Russia Rushin’ To Crimea

Let’s see, if I remember correctly, it was US President Ronald Reagan who invaded the island of Grenada under the pretext of immediate danger to US students studying there.  Hitler invaded Czechoslovakia under the flag of protecting Germans there.  Vladimir Putin’s saddling up his armored columns to protect the Russians in the Crimea, “endangered” by the civil unrest in the Ukraine, should come as small surprise, therefore.  Perhaps surprise is not the right word: opportunity to burnish the tarnished display of force and violence is surely appropriate.

In all places and times the movement of the armed might of the powerful against those with small means of defense offends our sense of justice and proportionality.  Today, in the Crimea and Ukraine fear of disaster is high because so many people are involved, with thousands locked into opposing beliefs and loyalties.  The several months long standoff in Kiev has created a very combustible citizenry, as we have all seen. The Russian speakers in the Crimea — home of an enormous Russian naval base– who were given Russian passports not so long ago have loyalties which can hardly be called divided.  How events may ricochet if Russia imposes martial law in this uneasy province of the Ukraine is anyone’s guess.  What isn’t a guess is that blood will flow.

SIMFEROPOL, Ukraine — As Russian armed forces effectively seized control of Ukraine’s Crimean peninsula on Saturday, the Russian Parliament granted President Vladimir V. Putin the authority he sought to use military force in response to the deepening instability in Ukraine.

The authorization cited a threat to the lives of Russian citizens and soldiers stationed in Crimea and other parts of Ukraine, and provided a blunt answer to President Obama, who on Friday pointedly warned Russia to respect Ukraine’s territorial sovereignty.

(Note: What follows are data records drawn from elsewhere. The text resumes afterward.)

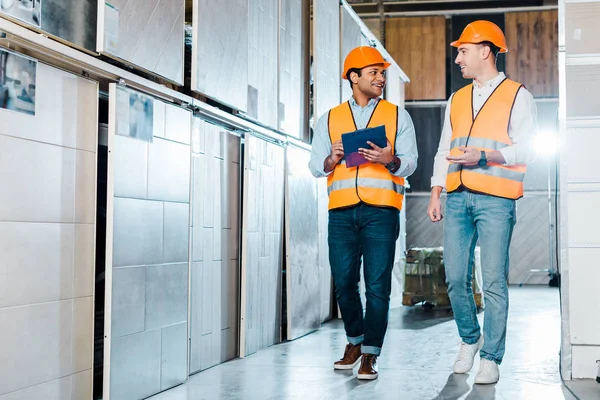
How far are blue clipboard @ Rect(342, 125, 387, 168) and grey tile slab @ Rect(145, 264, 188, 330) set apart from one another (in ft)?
3.30

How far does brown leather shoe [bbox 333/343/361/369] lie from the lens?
422 centimetres

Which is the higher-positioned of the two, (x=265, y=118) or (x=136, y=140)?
(x=265, y=118)

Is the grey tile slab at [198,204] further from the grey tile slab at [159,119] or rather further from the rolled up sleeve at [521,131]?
the rolled up sleeve at [521,131]

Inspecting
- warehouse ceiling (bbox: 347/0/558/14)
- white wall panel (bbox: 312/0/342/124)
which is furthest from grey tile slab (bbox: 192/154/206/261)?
warehouse ceiling (bbox: 347/0/558/14)

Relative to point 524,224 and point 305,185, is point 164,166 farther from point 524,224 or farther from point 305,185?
point 524,224

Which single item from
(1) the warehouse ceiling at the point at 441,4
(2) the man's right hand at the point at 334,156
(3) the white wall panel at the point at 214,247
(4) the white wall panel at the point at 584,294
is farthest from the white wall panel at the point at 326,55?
(1) the warehouse ceiling at the point at 441,4

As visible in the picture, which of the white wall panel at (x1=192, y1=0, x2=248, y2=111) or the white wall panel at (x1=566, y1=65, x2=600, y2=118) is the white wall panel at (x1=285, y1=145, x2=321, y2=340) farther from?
the white wall panel at (x1=566, y1=65, x2=600, y2=118)

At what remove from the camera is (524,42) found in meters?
13.3

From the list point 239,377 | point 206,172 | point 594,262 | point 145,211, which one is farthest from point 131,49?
point 594,262

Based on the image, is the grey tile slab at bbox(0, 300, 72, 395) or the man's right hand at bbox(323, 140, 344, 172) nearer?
the grey tile slab at bbox(0, 300, 72, 395)

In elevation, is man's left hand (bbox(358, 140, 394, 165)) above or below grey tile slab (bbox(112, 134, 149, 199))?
above

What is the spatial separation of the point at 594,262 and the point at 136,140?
2.41 m

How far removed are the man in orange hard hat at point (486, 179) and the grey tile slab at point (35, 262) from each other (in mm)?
1856

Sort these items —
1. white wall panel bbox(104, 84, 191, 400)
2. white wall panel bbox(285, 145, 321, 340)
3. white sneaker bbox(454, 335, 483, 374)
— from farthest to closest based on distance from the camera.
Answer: white wall panel bbox(285, 145, 321, 340)
white sneaker bbox(454, 335, 483, 374)
white wall panel bbox(104, 84, 191, 400)
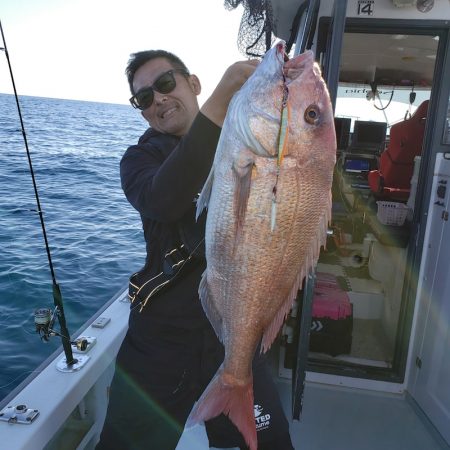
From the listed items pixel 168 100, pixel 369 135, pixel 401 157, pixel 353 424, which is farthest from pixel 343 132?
pixel 168 100

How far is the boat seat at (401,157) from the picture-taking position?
5.58 metres

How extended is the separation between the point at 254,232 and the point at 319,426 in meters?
2.38

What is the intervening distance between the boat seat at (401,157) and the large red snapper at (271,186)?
475cm

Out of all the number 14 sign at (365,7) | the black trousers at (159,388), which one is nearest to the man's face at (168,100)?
the black trousers at (159,388)

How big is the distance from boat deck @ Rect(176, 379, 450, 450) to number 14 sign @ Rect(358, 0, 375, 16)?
2918mm

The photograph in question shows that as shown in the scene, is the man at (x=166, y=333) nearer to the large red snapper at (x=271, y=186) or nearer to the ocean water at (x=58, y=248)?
the large red snapper at (x=271, y=186)

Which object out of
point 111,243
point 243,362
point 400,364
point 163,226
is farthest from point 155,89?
point 111,243

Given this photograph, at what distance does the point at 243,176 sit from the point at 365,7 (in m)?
2.48

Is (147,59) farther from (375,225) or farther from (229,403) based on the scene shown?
(375,225)

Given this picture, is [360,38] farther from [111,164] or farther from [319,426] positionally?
[111,164]

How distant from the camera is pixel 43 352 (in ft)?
15.9

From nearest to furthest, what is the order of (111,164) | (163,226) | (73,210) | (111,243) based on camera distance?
(163,226), (111,243), (73,210), (111,164)

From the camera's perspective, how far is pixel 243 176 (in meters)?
1.30

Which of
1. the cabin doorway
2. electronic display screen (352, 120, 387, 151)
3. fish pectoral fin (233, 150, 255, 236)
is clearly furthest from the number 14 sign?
electronic display screen (352, 120, 387, 151)
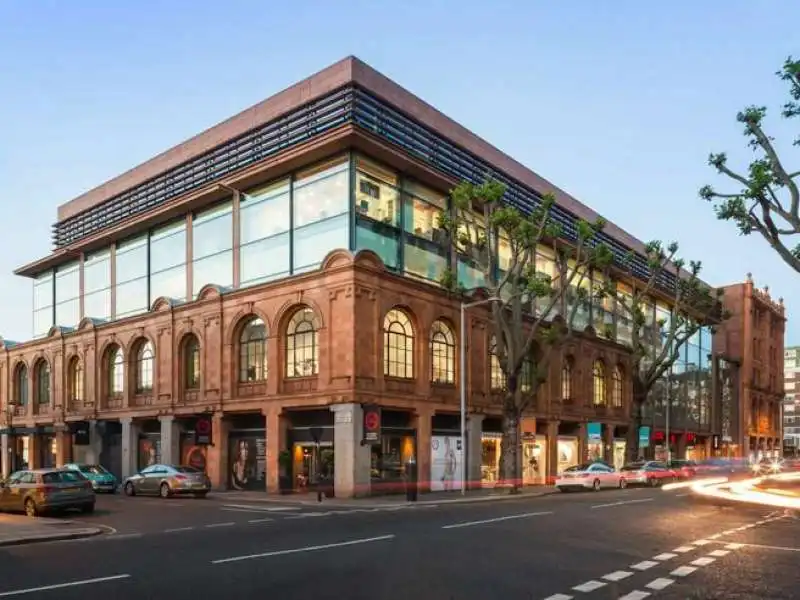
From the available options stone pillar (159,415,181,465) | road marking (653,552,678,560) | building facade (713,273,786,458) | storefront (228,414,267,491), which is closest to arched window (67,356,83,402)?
stone pillar (159,415,181,465)

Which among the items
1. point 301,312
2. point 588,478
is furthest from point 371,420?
point 588,478

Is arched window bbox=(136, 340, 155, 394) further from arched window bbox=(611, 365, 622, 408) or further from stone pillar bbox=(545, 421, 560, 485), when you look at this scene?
arched window bbox=(611, 365, 622, 408)

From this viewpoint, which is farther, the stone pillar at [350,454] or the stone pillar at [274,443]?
the stone pillar at [274,443]

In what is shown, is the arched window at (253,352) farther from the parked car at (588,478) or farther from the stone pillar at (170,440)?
the parked car at (588,478)

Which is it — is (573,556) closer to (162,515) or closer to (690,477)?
(162,515)

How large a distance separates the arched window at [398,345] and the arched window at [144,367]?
16.1 metres

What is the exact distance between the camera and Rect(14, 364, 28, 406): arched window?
186 ft

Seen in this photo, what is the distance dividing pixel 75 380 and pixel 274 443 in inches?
885

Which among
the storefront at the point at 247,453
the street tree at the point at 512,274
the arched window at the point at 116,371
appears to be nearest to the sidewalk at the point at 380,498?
the street tree at the point at 512,274

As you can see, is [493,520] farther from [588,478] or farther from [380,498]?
[588,478]

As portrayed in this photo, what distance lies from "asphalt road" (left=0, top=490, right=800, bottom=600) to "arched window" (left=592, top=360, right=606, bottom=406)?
3270 cm

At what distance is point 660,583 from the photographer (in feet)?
35.3

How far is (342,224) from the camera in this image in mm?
34188

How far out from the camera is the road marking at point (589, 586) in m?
10.2
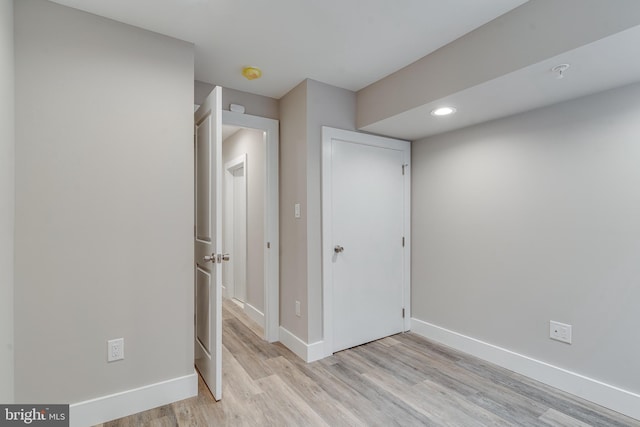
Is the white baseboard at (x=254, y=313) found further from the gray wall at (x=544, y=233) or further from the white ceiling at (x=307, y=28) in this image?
the white ceiling at (x=307, y=28)

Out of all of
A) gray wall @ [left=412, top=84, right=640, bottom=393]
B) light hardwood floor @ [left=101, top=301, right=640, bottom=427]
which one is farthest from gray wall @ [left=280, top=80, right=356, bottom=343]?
gray wall @ [left=412, top=84, right=640, bottom=393]

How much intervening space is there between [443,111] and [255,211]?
2.29m

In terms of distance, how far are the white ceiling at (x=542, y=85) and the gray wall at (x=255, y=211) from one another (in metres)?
1.43

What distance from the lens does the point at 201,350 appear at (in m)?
2.34

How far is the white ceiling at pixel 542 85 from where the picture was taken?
1505 mm

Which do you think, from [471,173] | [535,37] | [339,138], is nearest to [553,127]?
[471,173]

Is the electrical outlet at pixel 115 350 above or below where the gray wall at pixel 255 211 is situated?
below

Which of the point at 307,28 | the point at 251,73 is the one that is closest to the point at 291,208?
the point at 251,73

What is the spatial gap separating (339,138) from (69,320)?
7.62 ft

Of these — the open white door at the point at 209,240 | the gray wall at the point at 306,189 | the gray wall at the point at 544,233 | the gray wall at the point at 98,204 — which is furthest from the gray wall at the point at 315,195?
the gray wall at the point at 544,233

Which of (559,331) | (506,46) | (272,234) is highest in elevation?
(506,46)

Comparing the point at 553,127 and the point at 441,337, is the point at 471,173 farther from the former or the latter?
the point at 441,337

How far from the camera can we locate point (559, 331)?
216cm

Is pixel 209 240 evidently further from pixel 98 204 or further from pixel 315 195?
pixel 315 195
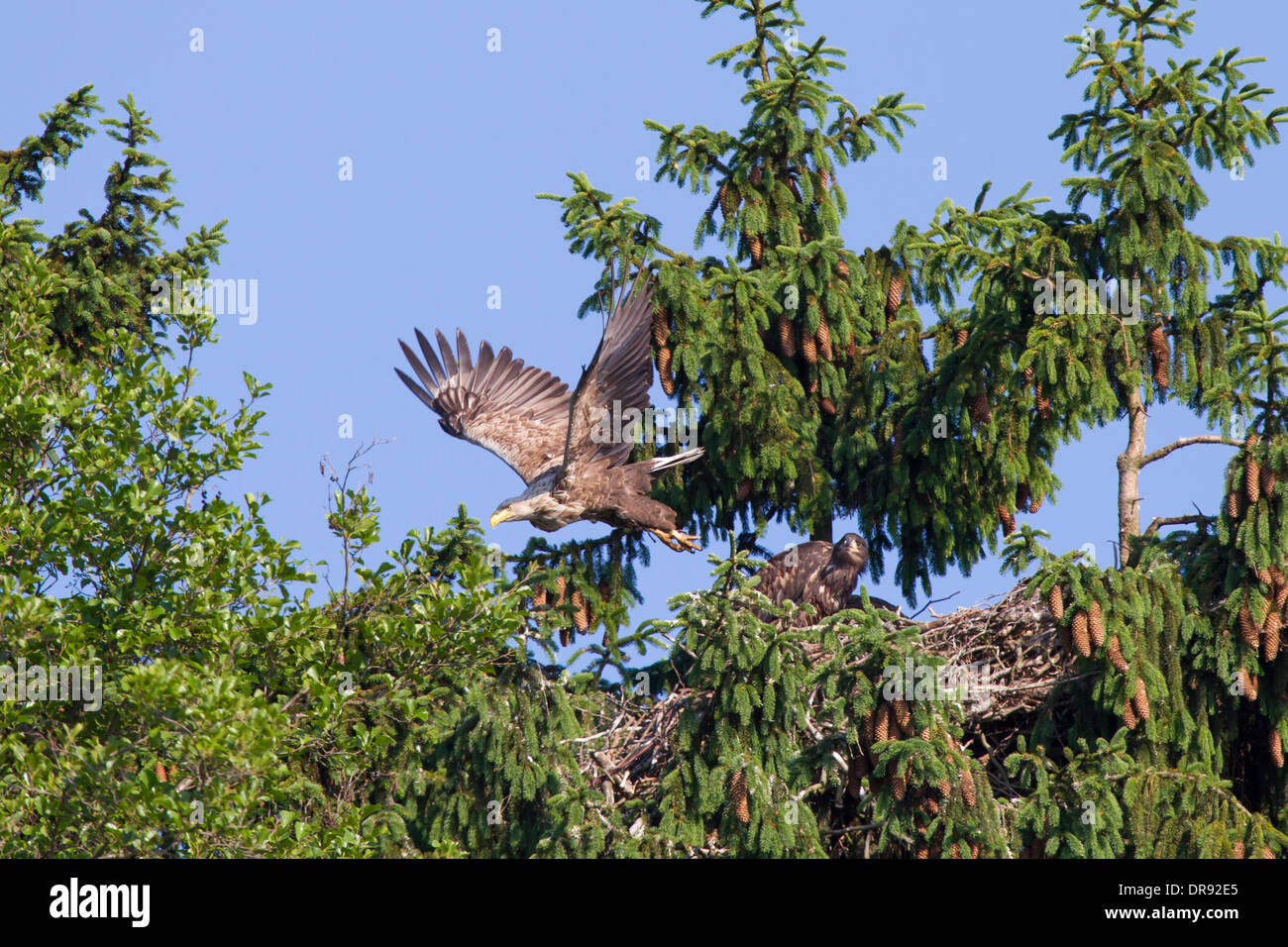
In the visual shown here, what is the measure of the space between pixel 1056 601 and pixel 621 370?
14.1 ft

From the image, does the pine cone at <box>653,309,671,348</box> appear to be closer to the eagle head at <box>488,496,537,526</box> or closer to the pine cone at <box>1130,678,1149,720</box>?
the eagle head at <box>488,496,537,526</box>

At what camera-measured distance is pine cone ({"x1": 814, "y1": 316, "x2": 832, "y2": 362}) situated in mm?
15938

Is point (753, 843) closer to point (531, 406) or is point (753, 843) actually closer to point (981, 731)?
point (981, 731)

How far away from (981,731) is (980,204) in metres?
4.43

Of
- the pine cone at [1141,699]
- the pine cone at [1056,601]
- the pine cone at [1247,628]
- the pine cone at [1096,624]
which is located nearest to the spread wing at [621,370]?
the pine cone at [1056,601]

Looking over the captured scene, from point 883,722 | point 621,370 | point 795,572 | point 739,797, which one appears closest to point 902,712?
point 883,722

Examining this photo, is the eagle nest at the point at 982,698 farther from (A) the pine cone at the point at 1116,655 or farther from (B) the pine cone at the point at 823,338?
(B) the pine cone at the point at 823,338

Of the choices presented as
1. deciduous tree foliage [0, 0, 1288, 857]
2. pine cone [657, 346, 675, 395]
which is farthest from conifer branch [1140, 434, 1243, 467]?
pine cone [657, 346, 675, 395]

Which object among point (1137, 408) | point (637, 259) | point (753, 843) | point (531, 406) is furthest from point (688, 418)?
point (753, 843)

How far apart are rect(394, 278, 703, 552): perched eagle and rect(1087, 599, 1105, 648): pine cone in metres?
4.03

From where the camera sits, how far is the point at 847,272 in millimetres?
15969

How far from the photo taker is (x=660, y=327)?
1570 cm

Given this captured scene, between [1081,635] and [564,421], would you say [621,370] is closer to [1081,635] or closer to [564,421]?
[564,421]
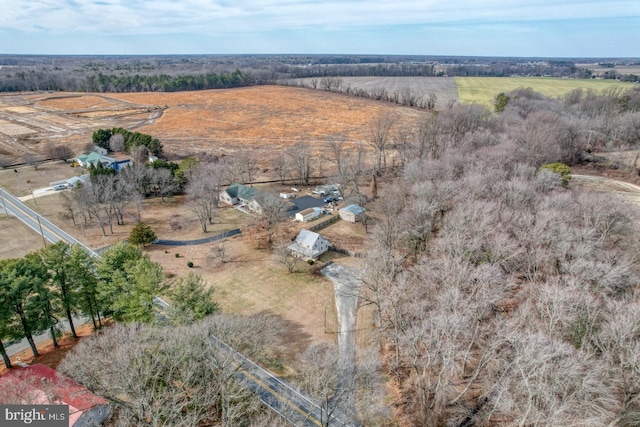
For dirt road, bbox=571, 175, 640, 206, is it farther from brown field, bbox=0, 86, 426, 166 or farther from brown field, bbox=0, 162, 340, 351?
brown field, bbox=0, 86, 426, 166

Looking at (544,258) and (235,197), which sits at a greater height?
(544,258)

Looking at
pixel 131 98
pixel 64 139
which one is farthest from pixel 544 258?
pixel 131 98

Even before Mr. Putin’s statement in Moscow, scores of heavily armed soldiers had tightened their grip on the Crimean capital, Simferopol, surrounding government buildings, shuttering the airport, and blocking streets, where they deployed early Friday. NY Times

A Ukrainian soldier tries to persuade Russian troops to move away from a Ukrainian military base in Balaklava, Crimea on Saturday. Photograph: Anton Pedko/EPA

A Ukrainian soldier tries to persuade Russian troops to move away from a Ukrainian military base in Balaklava, Crimea on Saturday. Photograph: Anton Pedko/EPA

The rumors on Saturday that the previous Prime Minister, Yulia Tymoshenko, recently released from prison, may be going to Moscow to talk to Putin is a) unverified, b) might be helpful in coming to a less violent backing down, and c) might sell out her now radicalized former supporters in the Ukraine.

The US Congress is almost surely going to bollocks up whatever hopes of calming down remain [and here.]  If only the right wingers of both countries could square off somewhere removed from the rest of us — say Siberia or the high plains of North Dakota– and have at it….

For a good overview of some of the possibles, see Talking Points Memo.

Unquestionably, we’ve got a dangerous and unpredictable situation unfolding in Ukraine – and a taste of the reinforcing mix of authoritarian tendencies and aggressive behavior that has persistently characterized Russia through the eras of autocracy to totalitarianism and on to the present one of pseudo-democracy. That said, we shouldn’t be blind to the downsides of the current situation for Russia.  read on…

What Josh Marshall doesn’t get into, as most commentators don’t, in his discussion of the strategic and power implications, is the people themselves and what they will suffer — from changed governments, police forces, propaganda outlets, access to resources to injury, imprisonment and death.